» **TEXTO**:
»»
Garantia e risco: entenda o caso Master e suas implicações

João comprou seu primeiro carro este ano e decidiu que era importante contratar um seguro para proteger seu investimento. Ele recebeu várias propostas de diferentes seguradoras e começou a analisar qual delas oferecia as melhores condições, levando em consideração seu perfil como motorista. Uma dúvida comum entre os consumidores é o motivo pelo qual existem tantas opções de seguros e a cobrança de franquia.

No mercado de seguros, a situação não é tão simples quanto parece. Embora a teoria econômica indique que, sob certas condições, o mercado pode funcionar de maneira eficiente, no setor de seguros isso nem sempre é verdade, resultando em falhas de mercado. Tanto os compradores quanto os vendedores têm interesses a atender, mas muitas vezes um lado possui mais informações do que o outro. Essa diferença de informação é conhecida como assimetria informacional.

Por exemplo, a seguradora não consegue garantir que João seja um motorista cuidadoso ou como ele se comportará ao volante após contratar o seguro. Esses problemas são identificados na economia como seleção adversa e risco moral. Para lidar com essa situação, as seguradoras oferecem várias opções de contratos, permitindo que motoristas mais cautelosos escolham planos diferentes dos menos cuidadosos. Um exemplo prático disso é que, em média, os seguros para mulheres costumam ser mais baratos do que os para homens, já que estatisticamente as mulheres se envolvem em menos acidentes.

Além disso, é interessante estabelecer uma conexão entre o mercado de seguros e o Fundo Garantidor de Créditos (FGC), criado em 1995 para proteger os consumidores contra falências de instituições financeiras. O FGC garante a proteção de até R$ 250.000 por CPF em cada banco, o que significa que os correntistas não precisam monitorar constantemente a saúde financeira das instituições onde têm investimentos, pois, em caso de falência, receberão o valor protegido pelo fundo.

No entanto, casos como o do Banco Master, que sofreu intervenção do Banco Central e foi liquidado recentemente, levantaram preocupações sobre como os investidores confiam nas garantias do FGC. Muitos depositantes aplicaram seus recursos em busca de rendimentos altos, sem avaliar adequadamente os riscos das instituições, confiando apenas na proteção do fundo.

Esse cenário pode indicar problemas de seleção adversa e risco moral no sistema financeiro. Diante disso, surge a necessidade de repensar a estrutura de proteção aos depósitos e investimentos. Uma proposta é a introdução de uma franquia para eventos negativos, onde os correntistas não seriam ressarcidos integralmente pelo FGC, mas por um valor menor. Essa mudança poderia incentivar os investidores a analisar melhor as instituições financeiras antes de aplicar seus recursos e a monitorá-las com mais cuidado.
««
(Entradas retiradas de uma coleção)
»»
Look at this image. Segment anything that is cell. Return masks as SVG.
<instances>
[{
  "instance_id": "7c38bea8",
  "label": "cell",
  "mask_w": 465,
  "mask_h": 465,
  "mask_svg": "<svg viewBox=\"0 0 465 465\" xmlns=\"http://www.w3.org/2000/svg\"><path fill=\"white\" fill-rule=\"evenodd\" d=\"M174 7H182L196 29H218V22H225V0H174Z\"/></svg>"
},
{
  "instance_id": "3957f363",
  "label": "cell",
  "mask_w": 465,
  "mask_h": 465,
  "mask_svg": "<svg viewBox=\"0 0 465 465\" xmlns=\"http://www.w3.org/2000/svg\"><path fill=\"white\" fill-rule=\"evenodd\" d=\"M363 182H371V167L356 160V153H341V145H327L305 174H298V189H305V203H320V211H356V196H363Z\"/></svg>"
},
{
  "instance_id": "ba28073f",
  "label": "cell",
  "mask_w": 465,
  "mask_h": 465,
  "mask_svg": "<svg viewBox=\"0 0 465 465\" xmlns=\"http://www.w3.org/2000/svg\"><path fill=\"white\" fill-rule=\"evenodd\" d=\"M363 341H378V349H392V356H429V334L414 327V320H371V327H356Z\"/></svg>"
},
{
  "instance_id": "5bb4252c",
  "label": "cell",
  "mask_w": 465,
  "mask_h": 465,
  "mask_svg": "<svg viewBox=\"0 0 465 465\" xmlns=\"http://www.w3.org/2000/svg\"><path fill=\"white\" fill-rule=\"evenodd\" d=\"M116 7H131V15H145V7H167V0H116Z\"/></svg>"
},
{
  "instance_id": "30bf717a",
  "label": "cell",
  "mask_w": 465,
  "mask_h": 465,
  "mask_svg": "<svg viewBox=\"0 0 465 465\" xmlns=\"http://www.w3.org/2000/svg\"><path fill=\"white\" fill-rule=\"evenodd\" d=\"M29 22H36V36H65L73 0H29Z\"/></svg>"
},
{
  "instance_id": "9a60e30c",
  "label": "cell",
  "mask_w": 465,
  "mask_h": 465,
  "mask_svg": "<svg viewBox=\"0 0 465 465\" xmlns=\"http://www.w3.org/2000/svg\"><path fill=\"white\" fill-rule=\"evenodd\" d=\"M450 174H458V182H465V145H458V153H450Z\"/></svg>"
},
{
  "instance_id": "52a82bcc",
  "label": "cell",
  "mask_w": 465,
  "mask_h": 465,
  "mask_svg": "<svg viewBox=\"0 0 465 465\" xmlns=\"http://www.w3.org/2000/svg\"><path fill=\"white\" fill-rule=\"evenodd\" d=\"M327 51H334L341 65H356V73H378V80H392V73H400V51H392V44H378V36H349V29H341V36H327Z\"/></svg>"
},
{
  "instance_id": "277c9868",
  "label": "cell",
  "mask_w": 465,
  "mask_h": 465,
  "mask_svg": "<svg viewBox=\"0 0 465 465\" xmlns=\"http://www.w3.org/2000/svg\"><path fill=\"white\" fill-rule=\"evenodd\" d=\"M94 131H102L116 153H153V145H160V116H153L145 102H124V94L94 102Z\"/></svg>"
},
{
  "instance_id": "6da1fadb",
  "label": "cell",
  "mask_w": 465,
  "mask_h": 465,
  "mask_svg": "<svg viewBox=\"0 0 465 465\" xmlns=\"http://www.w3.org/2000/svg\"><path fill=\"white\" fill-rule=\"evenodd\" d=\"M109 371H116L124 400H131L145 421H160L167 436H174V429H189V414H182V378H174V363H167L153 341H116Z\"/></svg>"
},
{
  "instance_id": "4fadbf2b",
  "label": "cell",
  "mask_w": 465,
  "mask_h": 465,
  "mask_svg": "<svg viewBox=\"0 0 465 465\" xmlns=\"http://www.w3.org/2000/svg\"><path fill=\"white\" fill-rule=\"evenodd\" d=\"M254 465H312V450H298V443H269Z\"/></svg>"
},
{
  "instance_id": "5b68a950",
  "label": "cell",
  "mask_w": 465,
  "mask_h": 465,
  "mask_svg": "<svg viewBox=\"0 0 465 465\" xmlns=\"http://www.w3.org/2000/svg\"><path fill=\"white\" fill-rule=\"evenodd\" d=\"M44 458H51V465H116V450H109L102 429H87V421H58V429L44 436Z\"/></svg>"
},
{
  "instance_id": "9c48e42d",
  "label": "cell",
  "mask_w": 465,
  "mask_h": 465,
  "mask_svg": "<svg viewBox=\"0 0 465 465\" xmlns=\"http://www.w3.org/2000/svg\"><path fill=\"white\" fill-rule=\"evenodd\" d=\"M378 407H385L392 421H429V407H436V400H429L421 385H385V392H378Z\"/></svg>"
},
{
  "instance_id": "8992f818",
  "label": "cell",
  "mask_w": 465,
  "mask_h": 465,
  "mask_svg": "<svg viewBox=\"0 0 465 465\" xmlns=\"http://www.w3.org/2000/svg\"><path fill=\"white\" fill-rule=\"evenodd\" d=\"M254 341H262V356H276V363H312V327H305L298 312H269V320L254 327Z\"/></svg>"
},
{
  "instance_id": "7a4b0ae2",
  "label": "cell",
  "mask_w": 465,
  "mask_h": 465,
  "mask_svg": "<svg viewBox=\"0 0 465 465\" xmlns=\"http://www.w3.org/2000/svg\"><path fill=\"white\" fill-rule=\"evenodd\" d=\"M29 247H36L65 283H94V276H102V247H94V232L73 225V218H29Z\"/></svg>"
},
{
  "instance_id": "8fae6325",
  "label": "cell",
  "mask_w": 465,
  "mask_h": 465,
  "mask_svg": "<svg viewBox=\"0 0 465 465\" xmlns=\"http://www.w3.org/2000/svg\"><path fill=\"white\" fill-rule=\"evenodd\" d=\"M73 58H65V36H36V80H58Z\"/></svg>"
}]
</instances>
««
Indique se cada afirmação concorda com o texto sobre o caso Master, respondendo sim ou não e citando as palavras do texto que decidem a questão: (a) O FGC foi criado em 1995. (b) O FGC garante até R$ 250.000 por banco, independentemente do CPF. (c) Em média, os seguros para homens costumam ser mais baratos do que os para mulheres.

(a) Sim: "criado em 1995 para proteger os consumidores contra falências de instituições financeiras".
(b) Não: "O FGC garante a proteção de até R$ 250.000 por CPF em cada banco".
(c) Não: "os seguros para mulheres costumam ser mais baratos do que os para homens".